"""

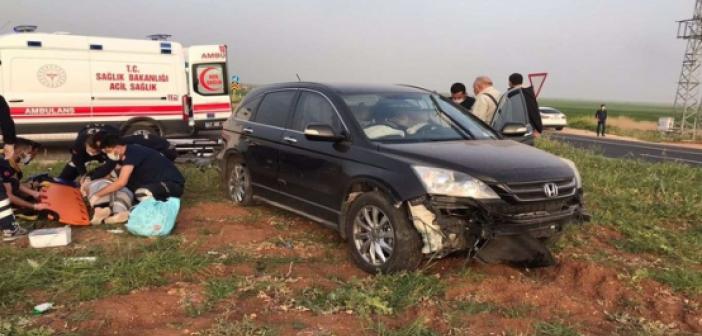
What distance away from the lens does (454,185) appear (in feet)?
12.5

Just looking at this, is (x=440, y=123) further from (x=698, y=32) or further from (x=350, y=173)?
(x=698, y=32)

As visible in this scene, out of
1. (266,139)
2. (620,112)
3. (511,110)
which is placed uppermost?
(511,110)

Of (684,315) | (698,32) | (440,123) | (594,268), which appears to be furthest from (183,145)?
(698,32)

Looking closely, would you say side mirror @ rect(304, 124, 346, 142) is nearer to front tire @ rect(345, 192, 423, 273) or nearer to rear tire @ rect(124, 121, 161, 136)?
front tire @ rect(345, 192, 423, 273)

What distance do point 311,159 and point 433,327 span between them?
2162 millimetres

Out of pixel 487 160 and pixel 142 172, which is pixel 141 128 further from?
pixel 487 160

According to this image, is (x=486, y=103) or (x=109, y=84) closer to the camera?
(x=486, y=103)

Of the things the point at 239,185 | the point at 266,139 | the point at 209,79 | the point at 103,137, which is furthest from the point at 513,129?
the point at 209,79

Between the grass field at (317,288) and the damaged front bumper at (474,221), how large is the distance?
307 mm

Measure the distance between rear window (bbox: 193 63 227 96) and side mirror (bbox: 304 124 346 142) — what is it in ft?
28.1

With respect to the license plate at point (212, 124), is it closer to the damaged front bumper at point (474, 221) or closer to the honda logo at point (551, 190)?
the damaged front bumper at point (474, 221)

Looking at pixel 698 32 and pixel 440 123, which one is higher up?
pixel 698 32

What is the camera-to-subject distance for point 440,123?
16.2ft

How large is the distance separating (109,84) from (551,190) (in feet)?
31.6
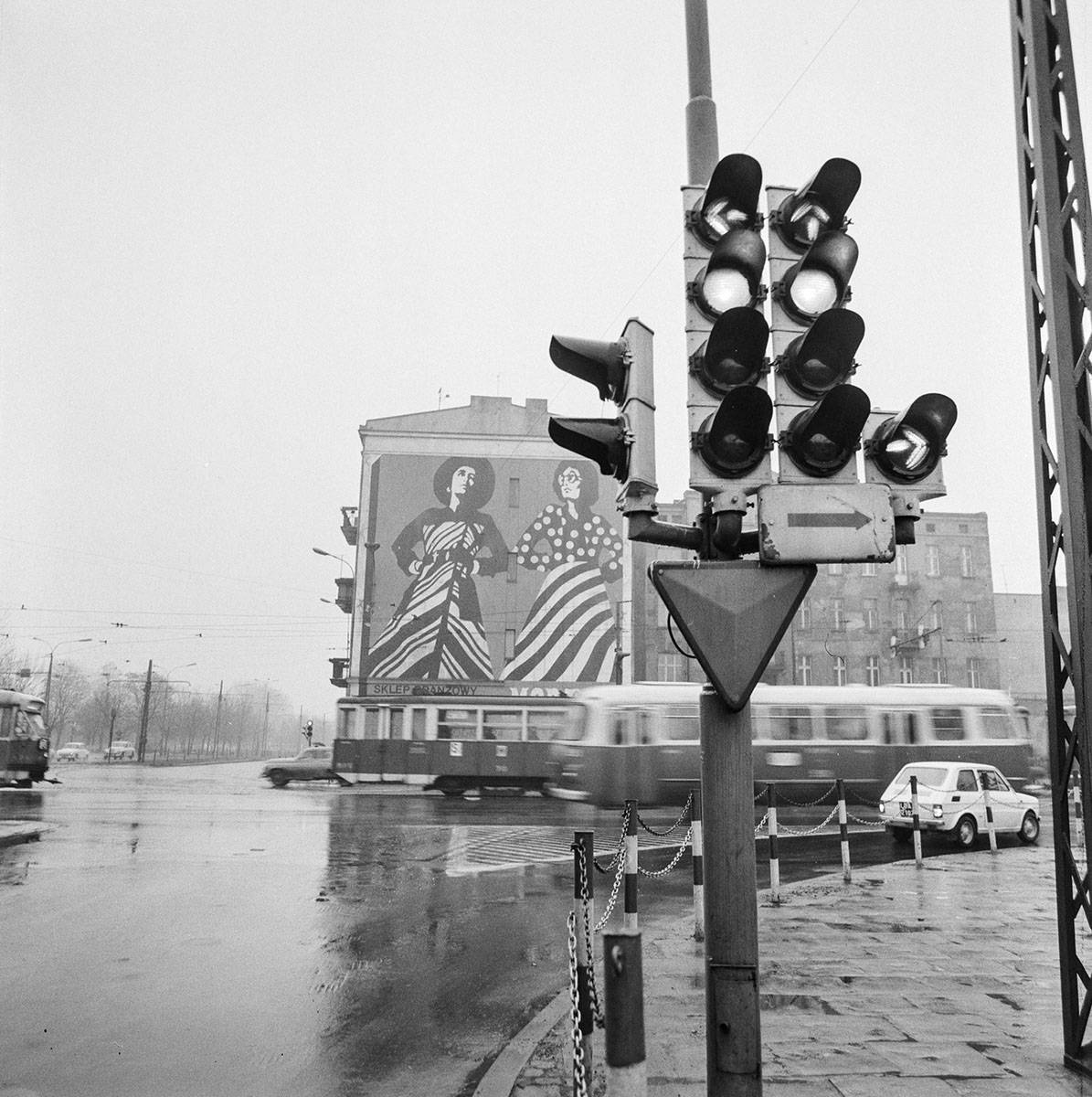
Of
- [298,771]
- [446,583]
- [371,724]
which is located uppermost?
[446,583]

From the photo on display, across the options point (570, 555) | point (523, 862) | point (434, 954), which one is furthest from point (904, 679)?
point (434, 954)

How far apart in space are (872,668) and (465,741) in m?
34.0

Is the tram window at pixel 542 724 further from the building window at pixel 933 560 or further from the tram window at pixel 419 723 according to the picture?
the building window at pixel 933 560

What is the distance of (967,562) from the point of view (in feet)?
191

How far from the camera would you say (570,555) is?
155ft

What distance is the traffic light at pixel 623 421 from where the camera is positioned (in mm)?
3410

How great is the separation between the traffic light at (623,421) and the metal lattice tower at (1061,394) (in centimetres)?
A: 309

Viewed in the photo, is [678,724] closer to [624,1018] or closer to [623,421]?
[623,421]

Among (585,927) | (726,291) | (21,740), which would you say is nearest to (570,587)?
(21,740)

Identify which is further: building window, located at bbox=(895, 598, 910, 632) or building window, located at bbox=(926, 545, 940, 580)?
building window, located at bbox=(926, 545, 940, 580)

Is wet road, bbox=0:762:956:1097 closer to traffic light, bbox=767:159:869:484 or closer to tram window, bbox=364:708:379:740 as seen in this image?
traffic light, bbox=767:159:869:484

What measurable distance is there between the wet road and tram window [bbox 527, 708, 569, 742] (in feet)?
38.6

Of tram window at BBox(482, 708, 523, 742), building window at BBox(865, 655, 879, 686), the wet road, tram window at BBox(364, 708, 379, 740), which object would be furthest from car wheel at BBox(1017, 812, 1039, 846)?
building window at BBox(865, 655, 879, 686)

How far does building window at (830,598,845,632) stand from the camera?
181ft
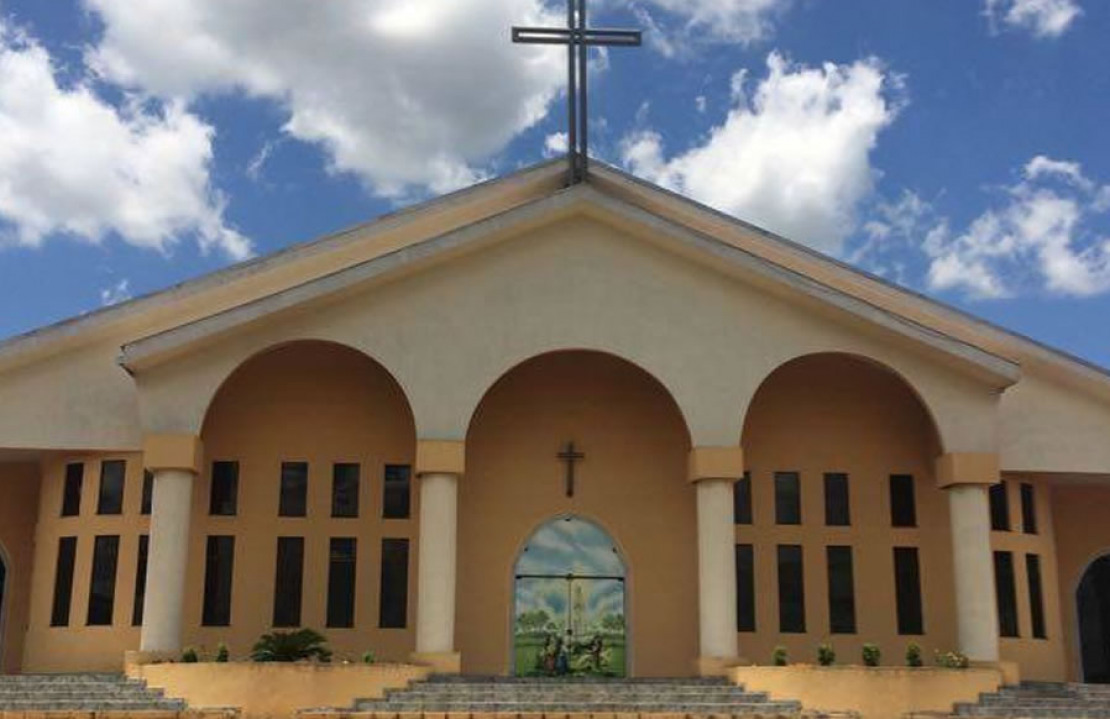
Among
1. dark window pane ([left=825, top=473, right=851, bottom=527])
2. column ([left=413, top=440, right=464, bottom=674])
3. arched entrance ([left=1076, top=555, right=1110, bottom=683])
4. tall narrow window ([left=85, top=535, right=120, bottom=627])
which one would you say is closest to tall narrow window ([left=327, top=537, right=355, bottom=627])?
column ([left=413, top=440, right=464, bottom=674])

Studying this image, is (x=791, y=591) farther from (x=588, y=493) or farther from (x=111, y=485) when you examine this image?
(x=111, y=485)

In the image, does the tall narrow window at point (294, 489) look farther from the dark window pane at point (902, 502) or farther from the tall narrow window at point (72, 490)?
the dark window pane at point (902, 502)

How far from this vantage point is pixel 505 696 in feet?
64.3

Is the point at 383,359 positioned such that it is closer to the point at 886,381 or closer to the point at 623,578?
the point at 623,578

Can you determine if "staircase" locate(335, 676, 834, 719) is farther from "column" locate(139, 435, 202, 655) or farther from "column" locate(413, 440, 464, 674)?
"column" locate(139, 435, 202, 655)

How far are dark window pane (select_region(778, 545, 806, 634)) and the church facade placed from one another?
0.08 meters

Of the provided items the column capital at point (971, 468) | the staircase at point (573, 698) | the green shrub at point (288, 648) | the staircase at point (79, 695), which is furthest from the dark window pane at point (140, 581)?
the column capital at point (971, 468)

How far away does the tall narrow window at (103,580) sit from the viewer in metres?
23.5

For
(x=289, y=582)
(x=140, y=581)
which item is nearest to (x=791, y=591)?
(x=289, y=582)

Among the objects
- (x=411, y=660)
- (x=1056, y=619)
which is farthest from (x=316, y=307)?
Result: (x=1056, y=619)

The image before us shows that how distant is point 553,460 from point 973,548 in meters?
7.94

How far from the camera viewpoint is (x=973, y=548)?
902 inches

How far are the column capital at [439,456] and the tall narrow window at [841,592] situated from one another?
7.90m

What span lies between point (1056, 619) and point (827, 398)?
6.16 m
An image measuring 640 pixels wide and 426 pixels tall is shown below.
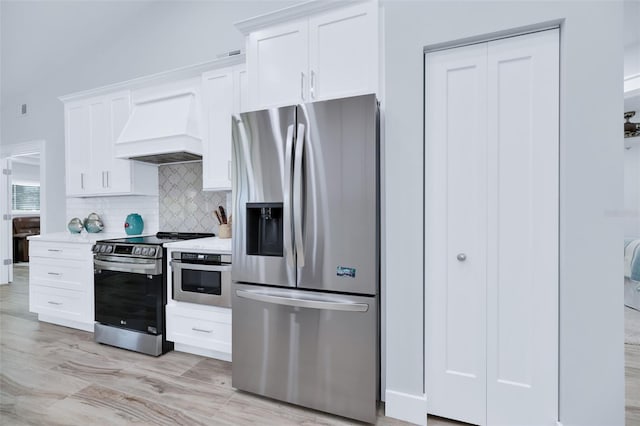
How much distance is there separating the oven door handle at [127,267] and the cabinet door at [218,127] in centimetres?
84

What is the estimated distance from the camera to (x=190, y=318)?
101 inches

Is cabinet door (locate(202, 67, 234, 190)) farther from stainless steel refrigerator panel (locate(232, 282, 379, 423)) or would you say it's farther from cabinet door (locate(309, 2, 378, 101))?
stainless steel refrigerator panel (locate(232, 282, 379, 423))

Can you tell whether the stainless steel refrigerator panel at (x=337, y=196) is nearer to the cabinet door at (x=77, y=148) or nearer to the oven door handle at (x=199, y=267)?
the oven door handle at (x=199, y=267)

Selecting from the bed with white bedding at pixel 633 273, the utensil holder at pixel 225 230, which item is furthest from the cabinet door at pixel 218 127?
the bed with white bedding at pixel 633 273

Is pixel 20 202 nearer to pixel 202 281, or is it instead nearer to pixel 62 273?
pixel 62 273

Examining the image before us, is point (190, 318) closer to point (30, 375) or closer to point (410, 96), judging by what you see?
point (30, 375)

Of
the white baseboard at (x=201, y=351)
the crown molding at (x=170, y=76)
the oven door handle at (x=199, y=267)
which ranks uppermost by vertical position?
the crown molding at (x=170, y=76)

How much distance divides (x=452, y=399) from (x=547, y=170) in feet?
4.50

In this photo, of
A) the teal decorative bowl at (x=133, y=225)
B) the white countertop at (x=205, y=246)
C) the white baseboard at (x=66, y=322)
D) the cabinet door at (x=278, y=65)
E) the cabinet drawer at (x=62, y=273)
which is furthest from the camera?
the teal decorative bowl at (x=133, y=225)

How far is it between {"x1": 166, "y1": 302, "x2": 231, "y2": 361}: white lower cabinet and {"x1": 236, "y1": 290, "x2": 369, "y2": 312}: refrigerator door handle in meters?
0.55

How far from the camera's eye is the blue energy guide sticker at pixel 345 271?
1771mm

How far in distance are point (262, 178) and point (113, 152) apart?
243 centimetres

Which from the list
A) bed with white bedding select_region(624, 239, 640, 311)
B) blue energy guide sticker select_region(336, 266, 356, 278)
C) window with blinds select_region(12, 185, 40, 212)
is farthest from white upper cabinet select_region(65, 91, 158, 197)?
window with blinds select_region(12, 185, 40, 212)

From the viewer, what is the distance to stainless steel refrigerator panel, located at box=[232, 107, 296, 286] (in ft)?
6.21
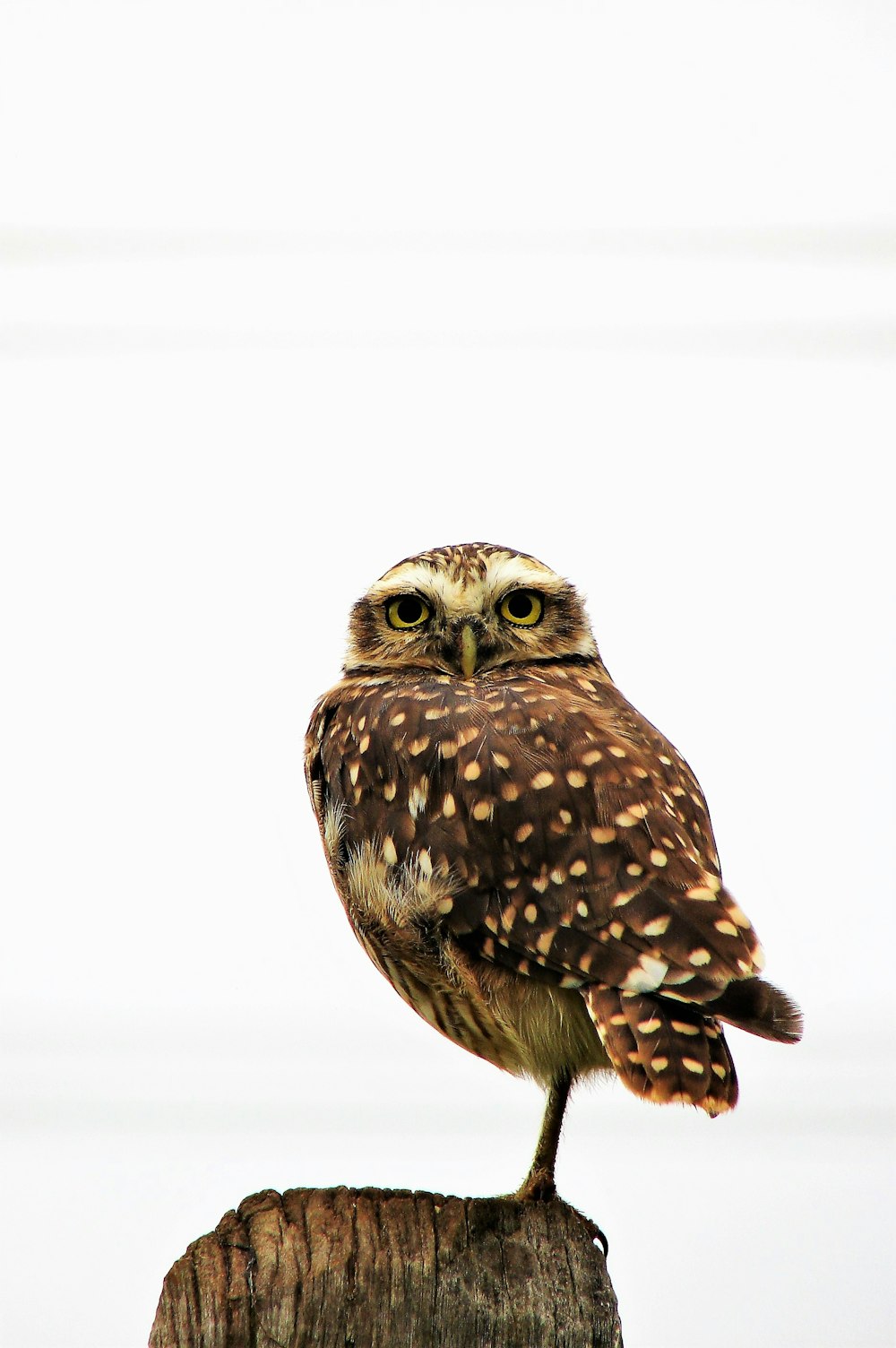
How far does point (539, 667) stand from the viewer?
2590 millimetres

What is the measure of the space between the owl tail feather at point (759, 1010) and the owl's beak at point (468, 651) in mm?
905

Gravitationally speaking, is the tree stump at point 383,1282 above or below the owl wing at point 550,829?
below

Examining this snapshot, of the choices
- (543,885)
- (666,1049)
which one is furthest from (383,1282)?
(543,885)

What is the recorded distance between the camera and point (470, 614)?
2.54 m

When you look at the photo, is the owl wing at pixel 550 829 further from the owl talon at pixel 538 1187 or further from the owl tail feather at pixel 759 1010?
the owl talon at pixel 538 1187

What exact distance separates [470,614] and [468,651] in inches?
3.1

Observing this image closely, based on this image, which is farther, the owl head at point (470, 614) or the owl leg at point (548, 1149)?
the owl head at point (470, 614)

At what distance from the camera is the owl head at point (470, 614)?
2545 mm

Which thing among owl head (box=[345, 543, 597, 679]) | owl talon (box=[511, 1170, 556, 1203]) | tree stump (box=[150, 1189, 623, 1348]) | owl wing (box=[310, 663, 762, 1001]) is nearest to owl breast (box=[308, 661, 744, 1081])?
owl wing (box=[310, 663, 762, 1001])

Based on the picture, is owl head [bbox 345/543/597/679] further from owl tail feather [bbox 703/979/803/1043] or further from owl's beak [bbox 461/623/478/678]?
owl tail feather [bbox 703/979/803/1043]

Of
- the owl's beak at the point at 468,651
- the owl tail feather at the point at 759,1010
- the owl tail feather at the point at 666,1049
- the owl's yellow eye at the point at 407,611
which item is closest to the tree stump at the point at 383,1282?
the owl tail feather at the point at 666,1049

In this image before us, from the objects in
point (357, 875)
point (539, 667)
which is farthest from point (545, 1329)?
point (539, 667)

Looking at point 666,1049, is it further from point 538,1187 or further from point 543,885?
point 538,1187

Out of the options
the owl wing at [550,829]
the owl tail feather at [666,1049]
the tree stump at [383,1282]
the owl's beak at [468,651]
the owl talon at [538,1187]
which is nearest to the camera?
the tree stump at [383,1282]
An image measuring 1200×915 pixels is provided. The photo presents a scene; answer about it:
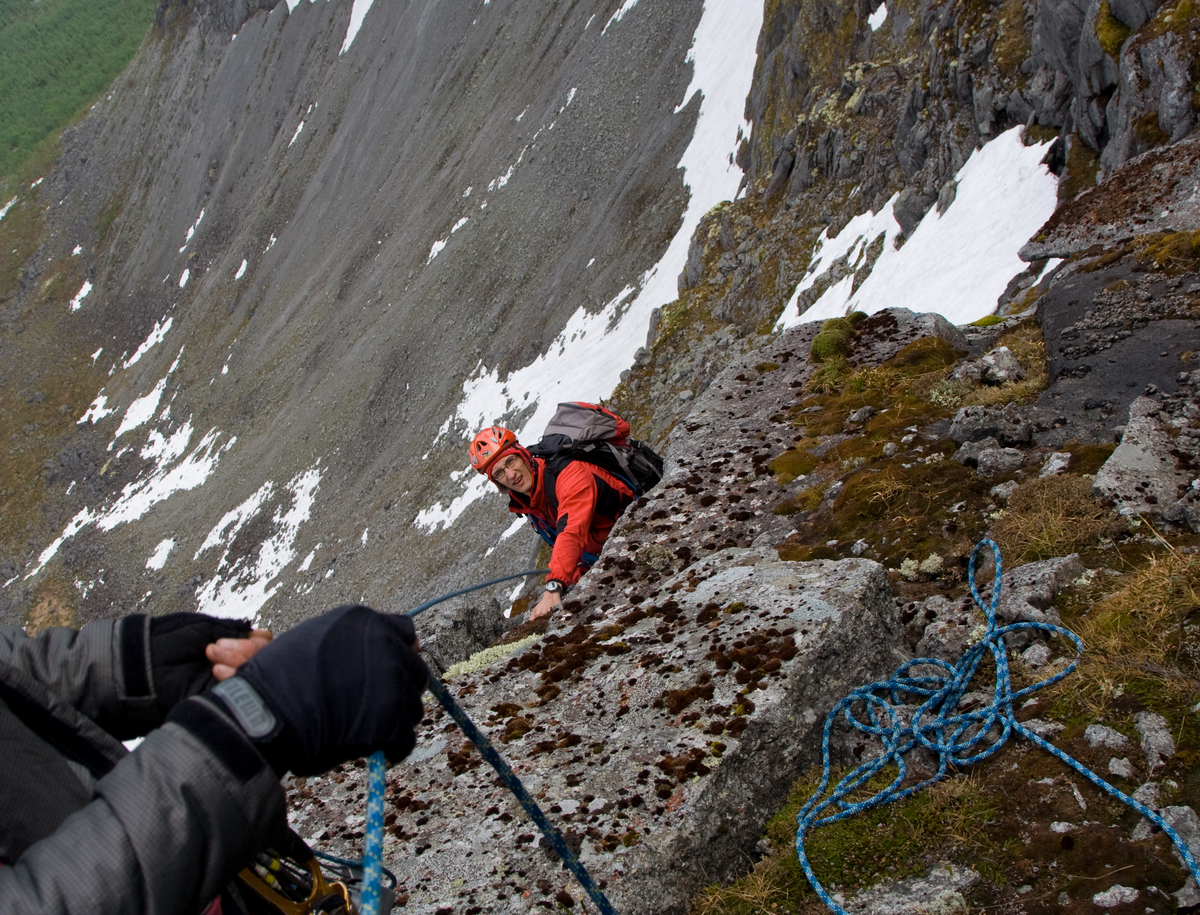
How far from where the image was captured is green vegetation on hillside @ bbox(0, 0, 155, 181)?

"""

#### Instructions to follow:
Leave out every picture, and write out exactly the lines from the one bearing "At what distance" through the final line.

#### Full solution:
At what distance from the camera is the owl head at point (470, 614)?
2545 mm

Which thing among owl head (box=[345, 543, 597, 679]) | owl talon (box=[511, 1170, 556, 1203]) | tree stump (box=[150, 1189, 623, 1348]) | owl wing (box=[310, 663, 762, 1001]) is nearest to owl breast (box=[308, 661, 744, 1081])?
owl wing (box=[310, 663, 762, 1001])

Based on the picture, is owl head [bbox 345/543/597/679] further from owl tail feather [bbox 703/979/803/1043] or further from owl's beak [bbox 461/623/478/678]?
owl tail feather [bbox 703/979/803/1043]

Of
- the owl's beak at the point at 468,651
- the owl tail feather at the point at 759,1010
- the owl tail feather at the point at 666,1049
- the owl's yellow eye at the point at 407,611
which item is closest to the tree stump at the point at 383,1282?
the owl tail feather at the point at 666,1049

In this image before us, from the objects in
point (357, 875)
point (539, 667)
which is farthest from point (545, 1329)?
point (539, 667)

Looking at point 666,1049, is it further from point 538,1187 or further from point 543,885?
point 538,1187

Out of the options
the owl wing at [550,829]
the owl tail feather at [666,1049]
the tree stump at [383,1282]
the owl's beak at [468,651]
the owl talon at [538,1187]
which is nearest to the camera?
the tree stump at [383,1282]
An image measuring 1200×915 pixels is provided. The photo presents a scene; answer about it:
How far from where the image was captured is green vegetation on hillside @ bbox(0, 0, 155, 181)?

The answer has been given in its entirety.